WASHINGTON -- The Chinese yuan has increasingly become a reference currency for emerging markets in East Asia against the backdrop of an economic crisis in the West, two US experts said Monday.
Since June 2010 when the yuan, also known as the renminbi or RMB, resumed floating, the number of currencies tracking it has increased, Arvind Subramanian and Martin Kessler said in an article published on the Financial Times.
"Over the same period, the number tracking the euro and the dollar declined," noted the two researchers from the Washington-based Peterson Institute for International Economics.
East Asia is now a "renminbi bloc," with the currencies of seven out of 10 economies in the region tracking the renminbi more closely than tracking the US dollar, said Subramanian and Kessler, respectively a senior fellow and a research analyst of the PIIE.

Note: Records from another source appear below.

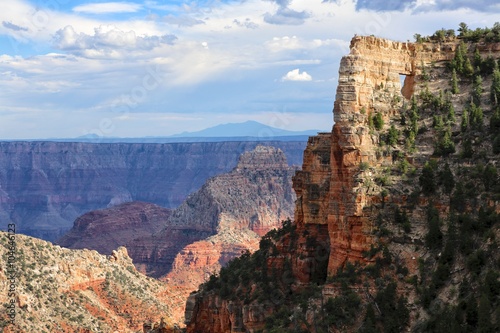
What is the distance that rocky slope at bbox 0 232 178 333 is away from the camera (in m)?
95.4

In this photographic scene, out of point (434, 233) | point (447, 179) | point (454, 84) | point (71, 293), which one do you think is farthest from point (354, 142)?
point (71, 293)

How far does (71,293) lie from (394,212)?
5867 centimetres

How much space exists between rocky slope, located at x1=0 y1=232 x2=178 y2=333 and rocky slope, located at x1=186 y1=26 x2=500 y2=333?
28.7 metres

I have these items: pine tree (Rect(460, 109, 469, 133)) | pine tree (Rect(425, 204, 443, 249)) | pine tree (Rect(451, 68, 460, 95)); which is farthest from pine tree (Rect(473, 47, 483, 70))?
pine tree (Rect(425, 204, 443, 249))

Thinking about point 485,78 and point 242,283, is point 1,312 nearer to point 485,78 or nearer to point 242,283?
point 242,283

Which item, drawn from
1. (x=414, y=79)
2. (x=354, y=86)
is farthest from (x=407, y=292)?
(x=414, y=79)

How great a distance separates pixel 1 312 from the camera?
91.8 metres

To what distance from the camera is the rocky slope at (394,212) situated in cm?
5041

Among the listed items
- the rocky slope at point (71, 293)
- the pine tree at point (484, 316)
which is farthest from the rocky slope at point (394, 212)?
the rocky slope at point (71, 293)

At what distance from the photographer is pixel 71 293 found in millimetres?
106875

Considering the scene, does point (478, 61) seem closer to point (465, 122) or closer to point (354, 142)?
point (465, 122)

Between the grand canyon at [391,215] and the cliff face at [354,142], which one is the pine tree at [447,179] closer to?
the grand canyon at [391,215]

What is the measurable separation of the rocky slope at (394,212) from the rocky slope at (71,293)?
28.7 meters

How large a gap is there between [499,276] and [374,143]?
16.0m
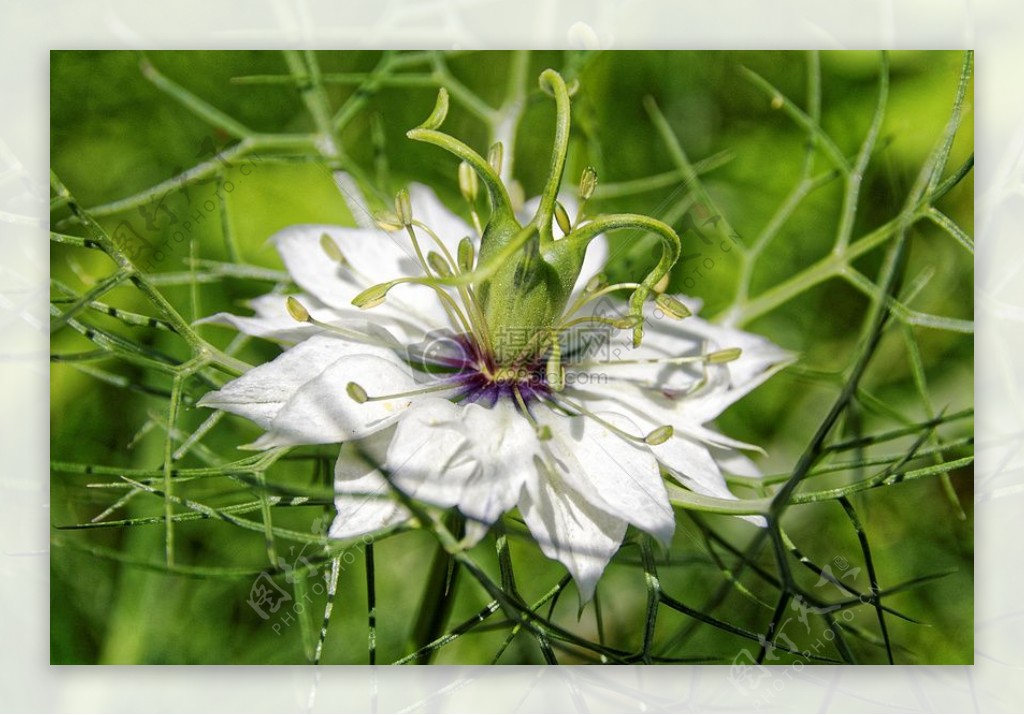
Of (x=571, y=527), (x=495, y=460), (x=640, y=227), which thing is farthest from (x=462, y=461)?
(x=640, y=227)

This shift stemmed from China's rise as a global trader, as its share of East Asia's manufacturing trade has risen from 2 percent in 1991 to about 22 percent nowadays, they noted.
Economies that either export to the burgeoning Chinese market or are locked in supply chains centered on China see the advantages of maintaining a stable exchange rate against the renminbi, they added.
"The renminbi bloc has now displaced the dollar bloc in Asia. The symbolism and its historic significance cannot be understated because East Asia, despite physical distance, has always been part of the dollar backyard," the experts said.